Closer in the Gap: Towards Portable Performance on RISC-V Vector Processors

Published 11 May 2026 in cs.DC | (2605.10860v1)

Abstract: The RISC-V Vector Extension~(RVV) is a cornerstone for supporting compute throughout in scientific and machine learning workloads. Yet compiler support and performance monitoring on real RVV~1.0 hardware are still evolving. In this work, we design a suite of assembly microbenchmarks to establish performance ceilings and calibrate performance counters on RVV hardware. Leveraging the assembly benchmarks, we find that predication overhead and stride load pose performance challenges that current compiler cost models do not yet fully address. Moreover, we present the first evaluation of GCC~15 and LLVM~21 autovectorization in HPC and ML proxy applications. GCC~15 outperforms LLVM~21 in four out of six applications. LLVM~21 only outperforms GCC~15 in SGEMM and DGEMM, driven by more aggressive instruction reduction confirmed through validated \texttt{perf} counters on the RVV hardware. We further show that the default LMUL selection in compilers performs close to the optimal.
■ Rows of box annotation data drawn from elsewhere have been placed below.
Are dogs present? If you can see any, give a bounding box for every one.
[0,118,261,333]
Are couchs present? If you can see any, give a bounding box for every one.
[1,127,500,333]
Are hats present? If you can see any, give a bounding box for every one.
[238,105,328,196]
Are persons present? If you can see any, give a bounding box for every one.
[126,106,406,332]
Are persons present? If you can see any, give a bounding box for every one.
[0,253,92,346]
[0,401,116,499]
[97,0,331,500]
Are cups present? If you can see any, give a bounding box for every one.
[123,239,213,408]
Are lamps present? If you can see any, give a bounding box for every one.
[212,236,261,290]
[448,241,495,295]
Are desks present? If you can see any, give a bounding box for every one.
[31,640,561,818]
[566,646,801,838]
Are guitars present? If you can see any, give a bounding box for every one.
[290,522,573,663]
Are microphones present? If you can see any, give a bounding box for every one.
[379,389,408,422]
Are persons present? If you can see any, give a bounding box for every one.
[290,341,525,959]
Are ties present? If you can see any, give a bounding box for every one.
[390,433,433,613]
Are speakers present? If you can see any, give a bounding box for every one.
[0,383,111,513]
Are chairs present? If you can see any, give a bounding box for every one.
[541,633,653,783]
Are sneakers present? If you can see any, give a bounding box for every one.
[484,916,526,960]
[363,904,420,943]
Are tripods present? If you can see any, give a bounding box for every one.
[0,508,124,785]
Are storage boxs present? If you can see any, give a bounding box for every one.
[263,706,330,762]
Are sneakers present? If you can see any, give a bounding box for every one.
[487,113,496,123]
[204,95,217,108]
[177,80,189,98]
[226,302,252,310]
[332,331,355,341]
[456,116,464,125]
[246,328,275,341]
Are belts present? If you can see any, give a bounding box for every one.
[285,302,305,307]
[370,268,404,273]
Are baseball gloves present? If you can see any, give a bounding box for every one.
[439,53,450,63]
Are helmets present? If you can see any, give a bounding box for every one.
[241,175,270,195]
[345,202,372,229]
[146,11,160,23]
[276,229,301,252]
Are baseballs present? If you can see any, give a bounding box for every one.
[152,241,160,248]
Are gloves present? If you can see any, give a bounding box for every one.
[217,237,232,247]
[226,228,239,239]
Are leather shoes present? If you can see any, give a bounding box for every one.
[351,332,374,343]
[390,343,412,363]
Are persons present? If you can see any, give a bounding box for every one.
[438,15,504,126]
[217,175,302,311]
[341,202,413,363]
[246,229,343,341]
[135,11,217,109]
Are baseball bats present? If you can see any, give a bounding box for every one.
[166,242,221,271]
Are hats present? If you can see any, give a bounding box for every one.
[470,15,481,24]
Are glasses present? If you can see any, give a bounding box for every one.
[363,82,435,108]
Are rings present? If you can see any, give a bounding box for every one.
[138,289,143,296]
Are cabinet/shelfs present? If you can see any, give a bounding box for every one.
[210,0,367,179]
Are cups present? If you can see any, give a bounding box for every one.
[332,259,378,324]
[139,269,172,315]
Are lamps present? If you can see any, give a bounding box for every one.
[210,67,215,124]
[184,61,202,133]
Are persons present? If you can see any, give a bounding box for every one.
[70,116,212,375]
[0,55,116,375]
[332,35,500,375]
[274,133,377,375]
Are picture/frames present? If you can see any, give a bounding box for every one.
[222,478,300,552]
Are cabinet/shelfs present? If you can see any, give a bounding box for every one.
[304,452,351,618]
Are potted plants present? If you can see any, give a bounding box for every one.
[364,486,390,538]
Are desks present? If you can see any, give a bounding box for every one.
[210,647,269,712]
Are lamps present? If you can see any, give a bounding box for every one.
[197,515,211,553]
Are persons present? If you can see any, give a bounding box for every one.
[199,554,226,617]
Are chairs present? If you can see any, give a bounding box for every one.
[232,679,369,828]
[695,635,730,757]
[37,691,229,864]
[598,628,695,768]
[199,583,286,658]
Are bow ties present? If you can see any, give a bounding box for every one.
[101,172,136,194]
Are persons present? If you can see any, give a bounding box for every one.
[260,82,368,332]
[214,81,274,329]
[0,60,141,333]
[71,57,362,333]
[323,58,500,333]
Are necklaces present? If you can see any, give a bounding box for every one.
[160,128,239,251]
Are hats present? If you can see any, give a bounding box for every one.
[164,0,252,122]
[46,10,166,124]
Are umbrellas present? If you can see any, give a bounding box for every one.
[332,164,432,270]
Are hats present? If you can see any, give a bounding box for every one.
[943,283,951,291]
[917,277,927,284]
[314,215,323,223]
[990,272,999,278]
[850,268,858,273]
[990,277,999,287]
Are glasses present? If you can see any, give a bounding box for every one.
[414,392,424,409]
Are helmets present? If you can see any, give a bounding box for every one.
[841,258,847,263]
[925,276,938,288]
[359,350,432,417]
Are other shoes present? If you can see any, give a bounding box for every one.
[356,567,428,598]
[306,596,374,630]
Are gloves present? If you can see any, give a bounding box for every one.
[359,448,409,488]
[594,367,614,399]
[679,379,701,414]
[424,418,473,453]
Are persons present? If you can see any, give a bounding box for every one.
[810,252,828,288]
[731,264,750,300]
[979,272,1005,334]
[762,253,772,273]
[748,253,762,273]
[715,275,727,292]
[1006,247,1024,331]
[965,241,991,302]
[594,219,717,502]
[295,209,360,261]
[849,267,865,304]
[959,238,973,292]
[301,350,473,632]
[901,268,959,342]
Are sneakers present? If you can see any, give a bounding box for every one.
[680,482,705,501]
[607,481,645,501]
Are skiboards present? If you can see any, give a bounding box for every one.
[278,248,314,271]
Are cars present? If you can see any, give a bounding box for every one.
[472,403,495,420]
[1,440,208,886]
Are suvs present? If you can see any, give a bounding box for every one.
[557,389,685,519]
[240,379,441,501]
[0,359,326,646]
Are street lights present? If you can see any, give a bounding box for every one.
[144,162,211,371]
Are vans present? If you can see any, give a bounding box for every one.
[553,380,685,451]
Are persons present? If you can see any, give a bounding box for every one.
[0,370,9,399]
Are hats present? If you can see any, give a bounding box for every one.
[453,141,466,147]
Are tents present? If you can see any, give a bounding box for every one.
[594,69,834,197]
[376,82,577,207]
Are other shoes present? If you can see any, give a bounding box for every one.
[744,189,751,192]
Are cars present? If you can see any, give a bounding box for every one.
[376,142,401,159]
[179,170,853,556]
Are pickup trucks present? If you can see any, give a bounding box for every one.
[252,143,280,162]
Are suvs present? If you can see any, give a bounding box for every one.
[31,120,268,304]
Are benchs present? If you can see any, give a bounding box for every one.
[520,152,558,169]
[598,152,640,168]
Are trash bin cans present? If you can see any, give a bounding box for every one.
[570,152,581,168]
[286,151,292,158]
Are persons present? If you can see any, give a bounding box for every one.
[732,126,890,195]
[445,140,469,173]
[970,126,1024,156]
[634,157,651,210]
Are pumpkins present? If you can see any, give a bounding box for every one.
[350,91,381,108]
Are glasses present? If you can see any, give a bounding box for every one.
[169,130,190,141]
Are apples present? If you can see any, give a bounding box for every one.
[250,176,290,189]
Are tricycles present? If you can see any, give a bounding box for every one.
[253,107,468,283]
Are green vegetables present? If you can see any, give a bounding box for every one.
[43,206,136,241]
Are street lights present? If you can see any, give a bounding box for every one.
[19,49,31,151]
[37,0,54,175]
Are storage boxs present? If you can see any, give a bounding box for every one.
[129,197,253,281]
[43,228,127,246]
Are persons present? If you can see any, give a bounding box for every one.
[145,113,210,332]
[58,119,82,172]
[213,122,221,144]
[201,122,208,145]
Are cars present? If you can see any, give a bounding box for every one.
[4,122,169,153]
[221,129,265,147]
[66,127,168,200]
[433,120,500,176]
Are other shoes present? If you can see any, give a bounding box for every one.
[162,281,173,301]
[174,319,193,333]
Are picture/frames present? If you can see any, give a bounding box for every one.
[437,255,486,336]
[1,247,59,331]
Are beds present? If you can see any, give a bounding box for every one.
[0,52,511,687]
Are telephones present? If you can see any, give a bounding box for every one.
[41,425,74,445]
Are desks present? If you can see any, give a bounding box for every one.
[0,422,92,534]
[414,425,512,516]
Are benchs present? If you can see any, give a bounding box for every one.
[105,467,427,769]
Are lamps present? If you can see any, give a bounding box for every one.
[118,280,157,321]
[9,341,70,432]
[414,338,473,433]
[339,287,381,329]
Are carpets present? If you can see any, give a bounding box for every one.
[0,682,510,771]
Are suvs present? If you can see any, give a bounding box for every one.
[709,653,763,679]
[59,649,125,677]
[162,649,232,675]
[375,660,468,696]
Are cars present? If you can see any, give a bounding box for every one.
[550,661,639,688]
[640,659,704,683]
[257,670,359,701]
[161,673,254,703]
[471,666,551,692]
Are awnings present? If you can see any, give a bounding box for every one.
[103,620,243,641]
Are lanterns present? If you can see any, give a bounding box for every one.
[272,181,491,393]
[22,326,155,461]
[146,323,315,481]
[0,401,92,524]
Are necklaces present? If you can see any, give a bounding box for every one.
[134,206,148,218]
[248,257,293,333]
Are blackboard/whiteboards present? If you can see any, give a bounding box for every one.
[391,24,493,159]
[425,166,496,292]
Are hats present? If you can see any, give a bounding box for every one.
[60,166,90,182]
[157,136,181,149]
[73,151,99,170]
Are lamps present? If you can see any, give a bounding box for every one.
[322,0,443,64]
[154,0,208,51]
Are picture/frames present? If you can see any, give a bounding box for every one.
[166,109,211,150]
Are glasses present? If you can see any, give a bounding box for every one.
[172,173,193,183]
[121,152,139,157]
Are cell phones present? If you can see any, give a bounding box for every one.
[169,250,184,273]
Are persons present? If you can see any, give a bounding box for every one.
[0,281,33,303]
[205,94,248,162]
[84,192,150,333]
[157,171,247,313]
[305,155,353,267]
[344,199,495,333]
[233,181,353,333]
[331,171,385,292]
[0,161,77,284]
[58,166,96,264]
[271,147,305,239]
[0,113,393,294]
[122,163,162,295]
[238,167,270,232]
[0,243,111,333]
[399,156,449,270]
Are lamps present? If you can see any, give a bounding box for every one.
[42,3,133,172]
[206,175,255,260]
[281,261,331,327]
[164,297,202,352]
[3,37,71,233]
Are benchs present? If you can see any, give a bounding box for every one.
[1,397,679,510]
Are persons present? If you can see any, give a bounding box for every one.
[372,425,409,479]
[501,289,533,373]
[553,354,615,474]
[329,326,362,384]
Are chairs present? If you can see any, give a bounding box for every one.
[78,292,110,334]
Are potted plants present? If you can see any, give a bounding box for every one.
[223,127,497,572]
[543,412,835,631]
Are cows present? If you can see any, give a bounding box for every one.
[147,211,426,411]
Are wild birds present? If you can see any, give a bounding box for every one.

To study the RVV support for product-level application, we also evaluate the state-vector quantum simulator, Google's Qsim, with both manual RVV intrinsics and compiler auto-vectorization, revealing immaturity in current RVV compiler for complicated memory access pattern.

Abstract PDF Upgrade to Chat

Authors (5)

Summary

The paper presents a thorough evaluation of RISC-V vector processors by establishing hardware performance ceilings through dedicated assembly microbenchmarks.
The study compares GCC 15 and LLVM 21 auto-vectorization across domain-specific applications, exposing compiler strengths and performance bottlenecks.
It analyzes LMUL tuning and tail handling overhead, highlighting the need for hardware and compiler co-design improvements to optimize vector performance.

Closer in the Gap: Towards Portable Performance on RISC-V Vector Processors

Introduction and Motivation

The RISC-V Vector Extension (RVV) introduces Vector-Length-Agnostic (VLA) programming, offering hardware-agnostic portability of binaries, in sharp contrast to VLS (Vector-Length-Specific) ISAs such as x86 AVX and ARM NEON. This model, which sets active vector length at runtime, poses unique challenges for compiler auto-vectorization, particularly regarding vsetvl sequence generation, LMUL selection, tail/mask handling, and accurate cost modeling. With RVV hardware and compilers evolving actively, updated quantification of auto-vectorization and perf measurement is required, especially for high-performance computing (HPC) and ML workloads.

The paper designs assembly microbenchmarks to establish architectural performance ceilings for all key RVV instructions, systematically calibrates performance counters, and presents the first rigorous evaluation of GCC 15 and LLVM 21 auto-vectorization across diverse domain-relevant proxy and production applications on real RVV 1.0 hardware. The empirical analysis exposes optimizations and deficiencies in both compilers, yielding prescriptive insights into vectorization bottlenecks and practical performance tuning.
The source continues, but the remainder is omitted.